--- DATASET EXCERPTS Enclosed Below ---

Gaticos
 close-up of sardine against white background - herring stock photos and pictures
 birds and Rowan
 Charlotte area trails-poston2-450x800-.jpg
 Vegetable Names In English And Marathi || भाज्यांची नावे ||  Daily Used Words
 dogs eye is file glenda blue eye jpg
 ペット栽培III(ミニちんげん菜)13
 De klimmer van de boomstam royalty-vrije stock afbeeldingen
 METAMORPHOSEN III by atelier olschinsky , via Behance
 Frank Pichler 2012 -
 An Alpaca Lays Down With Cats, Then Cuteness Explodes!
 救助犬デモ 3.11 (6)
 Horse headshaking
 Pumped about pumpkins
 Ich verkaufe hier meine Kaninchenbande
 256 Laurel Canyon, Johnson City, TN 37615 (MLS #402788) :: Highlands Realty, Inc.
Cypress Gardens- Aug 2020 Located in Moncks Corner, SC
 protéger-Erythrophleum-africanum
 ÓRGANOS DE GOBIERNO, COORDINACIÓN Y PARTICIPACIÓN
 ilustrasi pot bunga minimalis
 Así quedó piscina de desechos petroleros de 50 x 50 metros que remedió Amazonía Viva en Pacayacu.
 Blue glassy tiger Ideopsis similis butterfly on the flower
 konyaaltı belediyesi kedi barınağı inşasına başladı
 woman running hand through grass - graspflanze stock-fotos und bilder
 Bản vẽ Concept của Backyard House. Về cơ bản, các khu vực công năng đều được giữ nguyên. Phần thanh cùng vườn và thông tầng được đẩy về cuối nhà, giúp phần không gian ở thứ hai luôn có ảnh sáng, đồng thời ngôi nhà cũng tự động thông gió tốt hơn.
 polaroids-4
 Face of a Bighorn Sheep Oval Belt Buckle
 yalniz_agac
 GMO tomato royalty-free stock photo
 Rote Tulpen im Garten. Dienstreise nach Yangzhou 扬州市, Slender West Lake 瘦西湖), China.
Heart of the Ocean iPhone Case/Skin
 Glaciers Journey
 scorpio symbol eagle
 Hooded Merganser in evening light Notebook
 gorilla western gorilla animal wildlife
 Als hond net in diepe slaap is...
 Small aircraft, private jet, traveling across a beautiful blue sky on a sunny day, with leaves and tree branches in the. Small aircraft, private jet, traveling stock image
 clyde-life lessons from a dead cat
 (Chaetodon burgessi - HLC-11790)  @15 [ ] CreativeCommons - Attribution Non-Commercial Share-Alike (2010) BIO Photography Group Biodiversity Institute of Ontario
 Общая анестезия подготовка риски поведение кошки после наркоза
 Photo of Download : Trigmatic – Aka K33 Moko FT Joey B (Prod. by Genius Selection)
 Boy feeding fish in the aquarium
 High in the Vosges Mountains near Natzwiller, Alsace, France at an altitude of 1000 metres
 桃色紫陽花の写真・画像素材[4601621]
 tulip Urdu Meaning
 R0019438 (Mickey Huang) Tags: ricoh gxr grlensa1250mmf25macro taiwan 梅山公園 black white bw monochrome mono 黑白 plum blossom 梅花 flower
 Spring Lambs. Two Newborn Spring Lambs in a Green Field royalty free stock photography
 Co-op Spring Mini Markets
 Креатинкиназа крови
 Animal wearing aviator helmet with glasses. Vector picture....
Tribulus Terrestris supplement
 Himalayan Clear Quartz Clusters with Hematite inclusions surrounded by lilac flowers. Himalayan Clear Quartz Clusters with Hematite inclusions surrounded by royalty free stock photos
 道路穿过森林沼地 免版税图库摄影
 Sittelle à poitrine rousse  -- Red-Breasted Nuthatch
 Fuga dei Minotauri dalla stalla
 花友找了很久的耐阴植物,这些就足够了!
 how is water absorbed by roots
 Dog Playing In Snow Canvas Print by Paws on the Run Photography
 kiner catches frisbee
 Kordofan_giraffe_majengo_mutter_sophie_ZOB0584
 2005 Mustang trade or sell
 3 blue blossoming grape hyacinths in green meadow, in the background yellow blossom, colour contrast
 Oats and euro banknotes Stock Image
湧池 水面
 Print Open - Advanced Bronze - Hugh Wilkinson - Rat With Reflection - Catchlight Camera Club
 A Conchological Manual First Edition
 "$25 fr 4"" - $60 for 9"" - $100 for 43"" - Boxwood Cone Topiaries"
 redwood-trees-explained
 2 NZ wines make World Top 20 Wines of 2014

--- End of Enclosed DATASET EXCERPTS ---

▶ TASK DETAILS:
Your answer must be the records themselves, output again exactly.

▶ SOLUTION TO THIS TASK:
Gaticos
 close-up of sardine against white background - herring stock photos and pictures
 birds and Rowan
 Charlotte area trails-poston2-450x800-.jpg
 Vegetable Names In English And Marathi || भाज्यांची नावे ||  Daily Used Words
 dogs eye is file glenda blue eye jpg
 ペット栽培III(ミニちんげん菜)13
 De klimmer van de boomstam royalty-vrije stock afbeeldingen
 METAMORPHOSEN III by atelier olschinsky , via Behance
 Frank Pichler 2012 -
 An Alpaca Lays Down With Cats, Then Cuteness Explodes!
 救助犬デモ 3.11 (6)
 Horse headshaking
 Pumped about pumpkins
 Ich verkaufe hier meine Kaninchenbande
 256 Laurel Canyon, Johnson City, TN 37615 (MLS #402788) :: Highlands Realty, Inc.
Cypress Gardens- Aug 2020 Located in Moncks Corner, SC
 protéger-Erythrophleum-africanum
 ÓRGANOS DE GOBIERNO, COORDINACIÓN Y PARTICIPACIÓN
 ilustrasi pot bunga minimalis
 Así quedó piscina de desechos petroleros de 50 x 50 metros que remedió Amazonía Viva en Pacayacu.
 Blue glassy tiger Ideopsis similis butterfly on the flower
 konyaaltı belediyesi kedi barınağı inşasına başladı
 woman running hand through grass - graspflanze stock-fotos und bilder
 Bản vẽ Concept của Backyard House. Về cơ bản, các khu vực công năng đều được giữ nguyên. Phần thanh cùng vườn và thông tầng được đẩy về cuối nhà, giúp phần không gian ở thứ hai luôn có ảnh sáng, đồng thời ngôi nhà cũng tự động thông gió tốt hơn.
 polaroids-4
 Face of a Bighorn Sheep Oval Belt Buckle
 yalniz_agac
 GMO tomato royalty-free stock photo
 Rote Tulpen im Garten. Dienstreise nach Yangzhou 扬州市, Slender West Lake 瘦西湖), China.
Heart of the Ocean iPhone Case/Skin
 Glaciers Journey
 scorpio symbol eagle
 Hooded Merganser in evening light Notebook
 gorilla western gorilla animal wildlife
 Als hond net in diepe slaap is...
 Small aircraft, private jet, traveling across a beautiful blue sky on a sunny day, with leaves and tree branches in the. Small aircraft, private jet, traveling stock image
 clyde-life lessons from a dead cat
 (Chaetodon burgessi - HLC-11790)  @15 [ ] CreativeCommons - Attribution Non-Commercial Share-Alike (2010) BIO Photography Group Biodiversity Institute of Ontario
 Общая анестезия подготовка риски поведение кошки после наркоза
 Photo of Download : Trigmatic – Aka K33 Moko FT Joey B (Prod. by Genius Selection)
 Boy feeding fish in the aquarium
 High in the Vosges Mountains near Natzwiller, Alsace, France at an altitude of 1000 metres
 桃色紫陽花の写真・画像素材[4601621]
 tulip Urdu Meaning
 R0019438 (Mickey Huang) Tags: ricoh gxr grlensa1250mmf25macro taiwan 梅山公園 black white bw monochrome mono 黑白 plum blossom 梅花 flower
 Spring Lambs. Two Newborn Spring Lambs in a Green Field royalty free stock photography
 Co-op Spring Mini Markets
 Креатинкиназа крови
 Animal wearing aviator helmet with glasses. Vector picture....
Tribulus Terrestris supplement
 Himalayan Clear Quartz Clusters with Hematite inclusions surrounded by lilac flowers. Himalayan Clear Quartz Clusters with Hematite inclusions surrounded by royalty free stock photos
 道路穿过森林沼地 免版税图库摄影
 Sittelle à poitrine rousse  -- Red-Breasted Nuthatch
 Fuga dei Minotauri dalla stalla
 花友找了很久的耐阴植物,这些就足够了!
 how is water absorbed by roots
 Dog Playing In Snow Canvas Print by Paws on the Run Photography
 kiner catches frisbee
 Kordofan_giraffe_majengo_mutter_sophie_ZOB0584
 2005 Mustang trade or sell
 3 blue blossoming grape hyacinths in green meadow, in the background yellow blossom, colour contrast
 Oats and euro banknotes Stock Image
湧池 水面
 Print Open - Advanced Bronze - Hugh Wilkinson - Rat With Reflection - Catchlight Camera Club
 A Conchological Manual First Edition
 "$25 fr 4"" - $60 for 9"" - $100 for 43"" - Boxwood Cone Topiaries"
 redwood-trees-explained
 2 NZ wines make World Top 20 Wines of 2014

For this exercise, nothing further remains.